Records from a spatial question set
================
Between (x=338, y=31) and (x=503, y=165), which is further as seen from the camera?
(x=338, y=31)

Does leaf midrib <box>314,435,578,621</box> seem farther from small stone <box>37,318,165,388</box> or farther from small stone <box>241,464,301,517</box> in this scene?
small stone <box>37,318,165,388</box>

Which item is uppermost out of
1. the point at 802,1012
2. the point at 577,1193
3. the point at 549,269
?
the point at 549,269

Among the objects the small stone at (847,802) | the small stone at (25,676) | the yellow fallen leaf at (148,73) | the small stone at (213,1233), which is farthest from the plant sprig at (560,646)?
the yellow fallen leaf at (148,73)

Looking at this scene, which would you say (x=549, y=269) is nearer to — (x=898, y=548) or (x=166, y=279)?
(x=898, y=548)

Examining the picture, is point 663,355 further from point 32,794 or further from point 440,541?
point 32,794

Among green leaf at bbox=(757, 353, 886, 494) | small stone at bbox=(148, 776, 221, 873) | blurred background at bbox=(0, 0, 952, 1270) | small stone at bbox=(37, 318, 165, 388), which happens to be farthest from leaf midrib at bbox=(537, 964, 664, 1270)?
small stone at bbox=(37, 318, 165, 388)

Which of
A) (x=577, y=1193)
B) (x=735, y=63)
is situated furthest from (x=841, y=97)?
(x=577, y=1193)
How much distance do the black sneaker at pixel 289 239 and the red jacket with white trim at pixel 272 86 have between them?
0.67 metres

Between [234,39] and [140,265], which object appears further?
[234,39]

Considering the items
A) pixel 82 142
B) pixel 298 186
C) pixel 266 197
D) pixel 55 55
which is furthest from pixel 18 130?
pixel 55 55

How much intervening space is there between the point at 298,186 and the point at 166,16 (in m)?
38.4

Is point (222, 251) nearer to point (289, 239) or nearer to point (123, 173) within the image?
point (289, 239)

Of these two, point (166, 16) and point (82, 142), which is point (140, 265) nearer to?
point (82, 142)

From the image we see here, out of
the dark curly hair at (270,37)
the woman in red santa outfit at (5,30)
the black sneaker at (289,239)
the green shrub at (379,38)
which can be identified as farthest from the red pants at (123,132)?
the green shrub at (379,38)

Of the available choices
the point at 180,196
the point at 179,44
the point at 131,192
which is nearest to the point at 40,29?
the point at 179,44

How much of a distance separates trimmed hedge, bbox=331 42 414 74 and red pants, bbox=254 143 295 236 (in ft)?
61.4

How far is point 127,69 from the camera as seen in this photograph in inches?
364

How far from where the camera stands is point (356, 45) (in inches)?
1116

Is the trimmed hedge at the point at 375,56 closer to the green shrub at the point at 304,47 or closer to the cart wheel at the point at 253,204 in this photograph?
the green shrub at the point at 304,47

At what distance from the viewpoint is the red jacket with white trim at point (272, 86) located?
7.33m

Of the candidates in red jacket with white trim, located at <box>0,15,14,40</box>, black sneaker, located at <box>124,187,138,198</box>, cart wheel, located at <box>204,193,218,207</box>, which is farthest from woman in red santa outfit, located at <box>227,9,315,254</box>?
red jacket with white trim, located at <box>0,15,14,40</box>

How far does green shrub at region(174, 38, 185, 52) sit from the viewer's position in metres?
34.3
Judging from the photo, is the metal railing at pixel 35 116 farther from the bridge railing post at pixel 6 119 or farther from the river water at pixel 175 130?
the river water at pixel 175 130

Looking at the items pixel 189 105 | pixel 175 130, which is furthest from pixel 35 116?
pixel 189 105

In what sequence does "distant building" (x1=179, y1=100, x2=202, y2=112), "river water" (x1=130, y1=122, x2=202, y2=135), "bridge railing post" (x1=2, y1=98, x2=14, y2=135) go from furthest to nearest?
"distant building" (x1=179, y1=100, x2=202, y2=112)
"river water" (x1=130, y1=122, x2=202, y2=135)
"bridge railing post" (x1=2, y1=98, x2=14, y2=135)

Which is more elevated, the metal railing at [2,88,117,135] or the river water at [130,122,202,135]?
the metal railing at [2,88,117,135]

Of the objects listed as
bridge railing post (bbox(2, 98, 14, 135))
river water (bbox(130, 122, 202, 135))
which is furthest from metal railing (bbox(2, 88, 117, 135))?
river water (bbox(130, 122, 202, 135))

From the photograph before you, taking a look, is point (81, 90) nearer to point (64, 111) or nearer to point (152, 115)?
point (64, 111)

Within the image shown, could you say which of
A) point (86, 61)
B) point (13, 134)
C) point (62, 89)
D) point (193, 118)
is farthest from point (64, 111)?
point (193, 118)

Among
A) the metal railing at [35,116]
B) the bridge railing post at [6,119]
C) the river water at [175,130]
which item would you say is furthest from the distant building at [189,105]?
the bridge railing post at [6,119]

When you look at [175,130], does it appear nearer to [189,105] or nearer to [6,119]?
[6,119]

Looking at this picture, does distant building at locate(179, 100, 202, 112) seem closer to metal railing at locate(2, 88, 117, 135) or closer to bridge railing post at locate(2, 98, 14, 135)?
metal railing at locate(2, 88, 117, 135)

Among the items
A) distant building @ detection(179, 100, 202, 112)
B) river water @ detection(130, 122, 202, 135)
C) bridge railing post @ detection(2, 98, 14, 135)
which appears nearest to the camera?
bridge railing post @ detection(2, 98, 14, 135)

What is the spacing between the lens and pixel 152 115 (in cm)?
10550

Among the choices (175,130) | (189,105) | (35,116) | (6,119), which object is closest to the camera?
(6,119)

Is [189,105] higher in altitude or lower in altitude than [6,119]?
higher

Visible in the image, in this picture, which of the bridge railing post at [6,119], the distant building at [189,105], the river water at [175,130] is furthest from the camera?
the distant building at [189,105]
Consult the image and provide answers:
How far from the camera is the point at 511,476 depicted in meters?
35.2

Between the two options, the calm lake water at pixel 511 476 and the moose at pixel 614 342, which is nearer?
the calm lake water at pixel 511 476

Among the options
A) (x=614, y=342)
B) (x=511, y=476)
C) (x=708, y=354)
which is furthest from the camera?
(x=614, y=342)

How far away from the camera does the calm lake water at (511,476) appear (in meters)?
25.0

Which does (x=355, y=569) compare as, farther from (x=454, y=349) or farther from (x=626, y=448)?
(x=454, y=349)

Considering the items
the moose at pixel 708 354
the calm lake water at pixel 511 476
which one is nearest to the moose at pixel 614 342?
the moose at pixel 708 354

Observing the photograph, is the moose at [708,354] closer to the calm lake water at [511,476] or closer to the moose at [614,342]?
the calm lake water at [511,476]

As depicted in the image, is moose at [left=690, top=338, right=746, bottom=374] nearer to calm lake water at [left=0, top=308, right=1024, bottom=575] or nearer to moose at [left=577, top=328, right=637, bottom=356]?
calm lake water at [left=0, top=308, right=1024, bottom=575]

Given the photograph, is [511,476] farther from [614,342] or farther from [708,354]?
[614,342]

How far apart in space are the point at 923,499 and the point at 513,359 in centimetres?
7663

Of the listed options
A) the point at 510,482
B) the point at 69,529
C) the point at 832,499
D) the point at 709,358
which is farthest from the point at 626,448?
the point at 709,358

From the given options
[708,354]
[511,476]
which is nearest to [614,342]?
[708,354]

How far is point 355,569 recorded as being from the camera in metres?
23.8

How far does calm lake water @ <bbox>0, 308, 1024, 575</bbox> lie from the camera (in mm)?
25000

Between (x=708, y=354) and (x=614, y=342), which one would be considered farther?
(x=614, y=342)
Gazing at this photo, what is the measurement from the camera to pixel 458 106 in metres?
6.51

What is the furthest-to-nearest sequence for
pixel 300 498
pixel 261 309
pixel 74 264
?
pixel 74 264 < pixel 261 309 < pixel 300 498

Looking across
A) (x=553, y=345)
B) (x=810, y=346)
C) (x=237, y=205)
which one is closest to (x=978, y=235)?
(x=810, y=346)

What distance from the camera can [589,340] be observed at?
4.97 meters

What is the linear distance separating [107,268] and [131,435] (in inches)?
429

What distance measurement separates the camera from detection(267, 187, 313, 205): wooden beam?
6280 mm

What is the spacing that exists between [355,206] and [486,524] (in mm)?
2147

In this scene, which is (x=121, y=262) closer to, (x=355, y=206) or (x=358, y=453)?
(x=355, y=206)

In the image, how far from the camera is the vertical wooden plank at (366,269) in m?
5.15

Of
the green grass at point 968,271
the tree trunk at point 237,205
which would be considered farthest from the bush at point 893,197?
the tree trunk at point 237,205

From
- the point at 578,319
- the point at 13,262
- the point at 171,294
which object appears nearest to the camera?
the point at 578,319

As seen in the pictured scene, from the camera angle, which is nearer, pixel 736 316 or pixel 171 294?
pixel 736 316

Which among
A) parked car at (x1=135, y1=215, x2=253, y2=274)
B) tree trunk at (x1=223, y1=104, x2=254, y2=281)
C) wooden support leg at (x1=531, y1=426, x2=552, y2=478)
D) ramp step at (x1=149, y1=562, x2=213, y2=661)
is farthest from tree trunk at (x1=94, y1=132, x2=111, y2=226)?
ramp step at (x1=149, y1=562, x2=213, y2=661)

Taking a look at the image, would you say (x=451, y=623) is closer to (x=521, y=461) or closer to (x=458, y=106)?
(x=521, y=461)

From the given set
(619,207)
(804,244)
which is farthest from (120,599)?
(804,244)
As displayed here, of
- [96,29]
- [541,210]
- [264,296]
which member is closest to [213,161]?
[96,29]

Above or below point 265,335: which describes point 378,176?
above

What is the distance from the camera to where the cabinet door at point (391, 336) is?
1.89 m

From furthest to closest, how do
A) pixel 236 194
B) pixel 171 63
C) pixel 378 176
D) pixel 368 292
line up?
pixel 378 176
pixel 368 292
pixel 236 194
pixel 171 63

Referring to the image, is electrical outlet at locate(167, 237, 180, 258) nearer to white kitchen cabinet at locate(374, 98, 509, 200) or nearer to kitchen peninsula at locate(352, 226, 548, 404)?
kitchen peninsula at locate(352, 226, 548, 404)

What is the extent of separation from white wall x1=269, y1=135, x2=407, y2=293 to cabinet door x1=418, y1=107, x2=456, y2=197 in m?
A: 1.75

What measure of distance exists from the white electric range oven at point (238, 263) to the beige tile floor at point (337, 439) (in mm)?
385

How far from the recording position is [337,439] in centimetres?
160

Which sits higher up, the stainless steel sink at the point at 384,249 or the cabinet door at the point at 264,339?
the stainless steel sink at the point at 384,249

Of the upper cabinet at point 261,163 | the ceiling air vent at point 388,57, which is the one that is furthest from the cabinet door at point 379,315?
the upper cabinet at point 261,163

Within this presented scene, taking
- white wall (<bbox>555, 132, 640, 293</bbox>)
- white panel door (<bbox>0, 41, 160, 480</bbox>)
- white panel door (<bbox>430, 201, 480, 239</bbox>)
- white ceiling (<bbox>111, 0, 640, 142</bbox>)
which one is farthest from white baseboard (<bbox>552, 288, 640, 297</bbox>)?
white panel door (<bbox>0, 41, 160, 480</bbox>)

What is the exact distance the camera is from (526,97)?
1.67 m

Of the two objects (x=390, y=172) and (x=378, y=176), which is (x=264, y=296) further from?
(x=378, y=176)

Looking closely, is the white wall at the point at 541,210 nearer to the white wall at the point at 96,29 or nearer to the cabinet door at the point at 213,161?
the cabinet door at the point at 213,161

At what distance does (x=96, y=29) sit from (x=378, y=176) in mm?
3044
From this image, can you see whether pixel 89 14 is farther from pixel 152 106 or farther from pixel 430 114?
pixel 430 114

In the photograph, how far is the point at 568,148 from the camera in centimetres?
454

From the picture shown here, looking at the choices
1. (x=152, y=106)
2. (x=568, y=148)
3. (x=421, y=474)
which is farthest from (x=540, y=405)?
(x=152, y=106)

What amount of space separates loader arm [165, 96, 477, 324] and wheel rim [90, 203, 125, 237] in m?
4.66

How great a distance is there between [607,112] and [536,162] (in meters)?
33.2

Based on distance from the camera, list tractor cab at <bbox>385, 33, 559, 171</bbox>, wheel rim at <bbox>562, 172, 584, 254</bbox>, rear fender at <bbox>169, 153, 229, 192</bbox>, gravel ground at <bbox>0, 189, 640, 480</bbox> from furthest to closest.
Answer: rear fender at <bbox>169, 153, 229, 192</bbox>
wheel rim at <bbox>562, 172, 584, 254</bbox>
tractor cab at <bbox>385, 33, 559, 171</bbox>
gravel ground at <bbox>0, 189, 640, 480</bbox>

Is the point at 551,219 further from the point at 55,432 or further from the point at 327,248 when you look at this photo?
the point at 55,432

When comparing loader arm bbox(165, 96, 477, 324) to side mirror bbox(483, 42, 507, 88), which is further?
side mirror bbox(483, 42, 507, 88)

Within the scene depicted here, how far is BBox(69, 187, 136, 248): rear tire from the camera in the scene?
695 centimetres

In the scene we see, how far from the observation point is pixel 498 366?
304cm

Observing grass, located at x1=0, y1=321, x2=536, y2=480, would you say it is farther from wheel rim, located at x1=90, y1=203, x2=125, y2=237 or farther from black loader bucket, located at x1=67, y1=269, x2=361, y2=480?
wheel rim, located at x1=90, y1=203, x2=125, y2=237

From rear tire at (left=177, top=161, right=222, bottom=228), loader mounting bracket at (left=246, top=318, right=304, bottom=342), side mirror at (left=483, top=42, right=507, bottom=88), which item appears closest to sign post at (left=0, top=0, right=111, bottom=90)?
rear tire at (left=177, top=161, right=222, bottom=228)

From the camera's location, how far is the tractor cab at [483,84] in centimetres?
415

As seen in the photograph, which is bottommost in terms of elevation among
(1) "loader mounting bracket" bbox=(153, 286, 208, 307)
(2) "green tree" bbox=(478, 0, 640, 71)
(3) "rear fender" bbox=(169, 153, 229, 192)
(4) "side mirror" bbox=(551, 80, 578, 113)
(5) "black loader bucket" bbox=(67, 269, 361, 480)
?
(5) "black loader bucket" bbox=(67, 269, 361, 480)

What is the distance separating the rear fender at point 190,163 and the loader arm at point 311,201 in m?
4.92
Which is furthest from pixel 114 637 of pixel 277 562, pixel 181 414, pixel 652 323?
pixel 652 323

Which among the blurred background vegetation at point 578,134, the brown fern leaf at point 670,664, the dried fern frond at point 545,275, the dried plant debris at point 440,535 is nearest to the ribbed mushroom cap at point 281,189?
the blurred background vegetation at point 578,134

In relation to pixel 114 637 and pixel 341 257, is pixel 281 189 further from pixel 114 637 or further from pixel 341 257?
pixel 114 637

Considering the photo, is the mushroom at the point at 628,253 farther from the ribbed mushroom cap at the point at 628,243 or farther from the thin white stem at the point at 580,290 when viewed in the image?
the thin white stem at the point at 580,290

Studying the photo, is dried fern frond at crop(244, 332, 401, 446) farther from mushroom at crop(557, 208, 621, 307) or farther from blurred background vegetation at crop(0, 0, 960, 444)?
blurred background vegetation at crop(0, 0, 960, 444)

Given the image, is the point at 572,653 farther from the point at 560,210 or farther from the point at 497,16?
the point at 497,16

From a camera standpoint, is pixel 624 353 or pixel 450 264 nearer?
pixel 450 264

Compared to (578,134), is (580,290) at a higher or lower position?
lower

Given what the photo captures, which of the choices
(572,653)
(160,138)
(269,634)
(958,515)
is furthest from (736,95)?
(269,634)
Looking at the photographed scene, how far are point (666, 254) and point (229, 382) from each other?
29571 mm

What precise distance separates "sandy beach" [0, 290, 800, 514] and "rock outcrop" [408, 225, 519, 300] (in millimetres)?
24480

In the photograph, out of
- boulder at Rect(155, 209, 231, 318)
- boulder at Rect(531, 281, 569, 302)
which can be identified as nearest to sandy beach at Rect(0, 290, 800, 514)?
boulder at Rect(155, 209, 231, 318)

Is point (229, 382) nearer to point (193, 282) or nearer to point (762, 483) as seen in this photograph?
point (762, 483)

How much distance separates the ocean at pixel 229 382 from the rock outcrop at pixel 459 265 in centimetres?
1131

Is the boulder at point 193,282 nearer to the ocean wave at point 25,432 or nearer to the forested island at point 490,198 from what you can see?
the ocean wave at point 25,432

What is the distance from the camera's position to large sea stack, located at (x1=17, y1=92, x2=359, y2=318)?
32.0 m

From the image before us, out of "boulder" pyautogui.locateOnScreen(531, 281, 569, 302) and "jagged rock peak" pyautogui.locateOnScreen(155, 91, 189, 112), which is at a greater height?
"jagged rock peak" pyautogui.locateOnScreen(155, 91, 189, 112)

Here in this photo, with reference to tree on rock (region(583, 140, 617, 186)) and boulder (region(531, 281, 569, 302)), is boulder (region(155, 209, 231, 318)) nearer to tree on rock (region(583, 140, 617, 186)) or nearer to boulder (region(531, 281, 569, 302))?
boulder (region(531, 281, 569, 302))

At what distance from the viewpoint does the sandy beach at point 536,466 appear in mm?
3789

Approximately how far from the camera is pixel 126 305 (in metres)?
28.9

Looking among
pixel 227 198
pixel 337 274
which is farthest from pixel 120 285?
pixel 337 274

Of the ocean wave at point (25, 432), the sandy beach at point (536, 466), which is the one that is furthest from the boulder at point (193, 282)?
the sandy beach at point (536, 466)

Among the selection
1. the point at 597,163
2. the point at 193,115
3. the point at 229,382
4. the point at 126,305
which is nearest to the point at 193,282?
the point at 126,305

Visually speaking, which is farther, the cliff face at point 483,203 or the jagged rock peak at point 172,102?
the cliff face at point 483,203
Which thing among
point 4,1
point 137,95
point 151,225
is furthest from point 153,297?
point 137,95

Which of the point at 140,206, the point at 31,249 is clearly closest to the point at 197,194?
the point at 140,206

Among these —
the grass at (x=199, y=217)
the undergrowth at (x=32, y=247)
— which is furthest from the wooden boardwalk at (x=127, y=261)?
================
PROBLEM STATEMENT: The lines to reproduce run from the line containing "At what distance from the viewpoint does" to the end of the listing; write them out exactly and add nothing.

EXERCISE RESULT:
At what distance from the viewpoint does the sandy beach at point 536,466 appear in mm?
3789

Approximately how far from the camera is pixel 126 305 (in metres)?
28.9

Looking among
pixel 227 198
pixel 337 274
which is farthest from pixel 120 285?
pixel 337 274

Of the ocean wave at point (25, 432), the sandy beach at point (536, 466), which is the one that is furthest from the boulder at point (193, 282)?
the sandy beach at point (536, 466)

Among the selection
1. the point at 597,163
2. the point at 193,115
3. the point at 229,382
4. the point at 126,305
which is nearest to the point at 193,282?
the point at 126,305

Visually speaking, which is farther, the cliff face at point 483,203 or the jagged rock peak at point 172,102?
the cliff face at point 483,203
Which thing among
point 4,1
point 137,95
point 151,225
is furthest from point 153,297?
point 137,95

Which of the point at 140,206, the point at 31,249 is clearly closest to the point at 197,194?
the point at 140,206

Among these —
the grass at (x=199, y=217)
the undergrowth at (x=32, y=247)
— which is furthest from the wooden boardwalk at (x=127, y=261)?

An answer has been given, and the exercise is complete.